You may be interested in skill development either through an online course or self-directed study. Here are a few options:
- Yale students can review online course options through Yale Summer Session.
- You have access to LinkedIn Learning as a Yale student. Access hundreds of skill-based courses.
- Learn or continue in a language: download and use the DuoLinguo app, take out a language book from your local library, set up a weekly Zoom call with a native speaker.
If you decide to learn a new skill independently, it will be helpful to find a system to keep yourself on track. Create a calendar for yourself, and check out the sample Learning Plan from OCS with a template you can complete on your own.

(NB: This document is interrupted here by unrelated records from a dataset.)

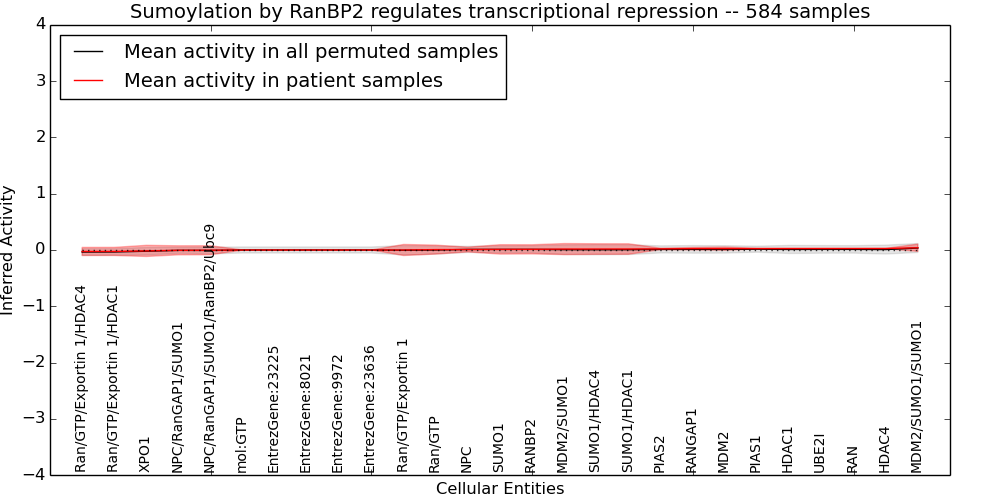 Sumoylation by RanBP2 regulates transcriptional repression -- 584 samples

Mean activity in all permuted samples
Mean activity in patient samples

Inferred Activity

4
3
2
1
0
−1
−2
−3
−4

Ran/GTP/Exportin 1/HDAC4
Ran/GTP/Exportin 1/HDAC1
XPO1
NPC/RanGAP1/SUMO1
NPC/RanGAP1/SUMO1/RanBP2/Ubc9
mol:GTP
EntrezGene:23225
EntrezGene:8021
EntrezGene:9972
EntrezGene:23636
Ran/GTP/Exportin 1
Ran/GTP
NPC
SUMO1
RANBP2
MDM2/SUMO1
SUMO1/HDAC4
SUMO1/HDAC1
PIAS2
RANGAP1
MDM2
PIAS1
HDAC1
UBE2I
RAN
HDAC4
MDM2/SUMO1/SUMO1

Cellular Entities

Don’t forget about podcasts related to careers and career development.
- OCS’ Take This Job And Love It podcast features career strategy advisors and featured guests tackling a variety of topics relevant to the job/internship search process.
- How I Got Here, a podcast that focuses on how professionals found their ideal jobs over the course of their careers. In each episode, two MBA students from MIT Sloan (one is a Yale alum!) interview a professional about how they navigated the twists and turns of their career and figured out what to do next. You can listen to all of the episodes here.
- How I Built This with Guy Raz goes in-depth with people who built some of the world’s best-known companies.
If Plans Change
Due to the ongoing COVID-19 pandemic, OCS strongly emphasizes the importance of having more than one plan especially if you are considering going internationally. Check out our slide deck with helpful information about what to do when plans change.
- Strongly consider networking! Many people are telecommuting and may find themselves with more availability to talk to you about the company’s status.
- Gain alumni insight to learn what the company is considering for short-term hires.